DOCUMENT PASSAGE section start

The other night I dreamed that I was working at a car wash and trying to clean all the cars with bicarb and white vinegar. You may be unsurprised to hear that my customers were not happy. Clearly an anxiety dream...and about the housework.
What has become of me?
The housework has piled up around my ears this week because of the rib-and-dignity fracturing incident at Ivy’s birthday party last weekend.
Hepped up on goofballs, and unable to do much but make little yelping noises, I wondered a few things: A) Will ‘Mum, you are soooooooo embarrassing’ actually be Ivy’s first words? B) when you can’t lift, bend or breathe without squawking, how can you clean the house? which leads me to C) when did housework take over my life?
It doesn’t seem so very long ago that I lay in the bath eating chocolate and discussing the 2006 runaway publishing success ‘Speed Cleaning’ with Keith. It features, amongst other tips, how to clean oil paintings with female urine. While the washing up languished in the sink, we discussed the science of housework with interest. I thought we were on the same page until a few days later when Keith commented that maternity leave was going to be great considering that you could, after all, clean the house in 15 minutes a day. Only weeks away from giving birth and facing a profound shift from work-life to domestic life, I looked at him in horror. Was it starting already? That whole man-woman, me-fry-bacon, you-hunt-pig thing? Even from Keith, the man who says the novel The Women’s Room changed his life? Later, he said he was joking, but I was there. We agreed to differ, just like on who dumped who in 2002 (hey! catchy!)

DOCUMENT PASSAGE section end
THE DATA section start

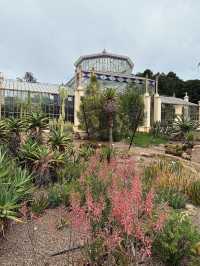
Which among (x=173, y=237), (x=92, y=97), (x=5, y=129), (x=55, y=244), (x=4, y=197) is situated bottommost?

THE DATA section end

■ TASK INSTRUCTIONS: Copy the housework post word for word between "What has become" and "over my life?", inclusive. Work from the housework post alone; the material plays no part.

■ EXERCISE SOLUTION:
What has become of me?
The housework has piled up around my ears this week because of the rib-and-dignity fracturing incident at Ivy’s birthday party last weekend.
Hepped up on goofballs, and unable to do much but make little yelping noises, I wondered a few things: A) Will ‘Mum, you are soooooooo embarrassing’ actually be Ivy’s first words? B) when you can’t lift, bend or breathe without squawking, how can you clean the house? which leads me to C) when did housework take over my life?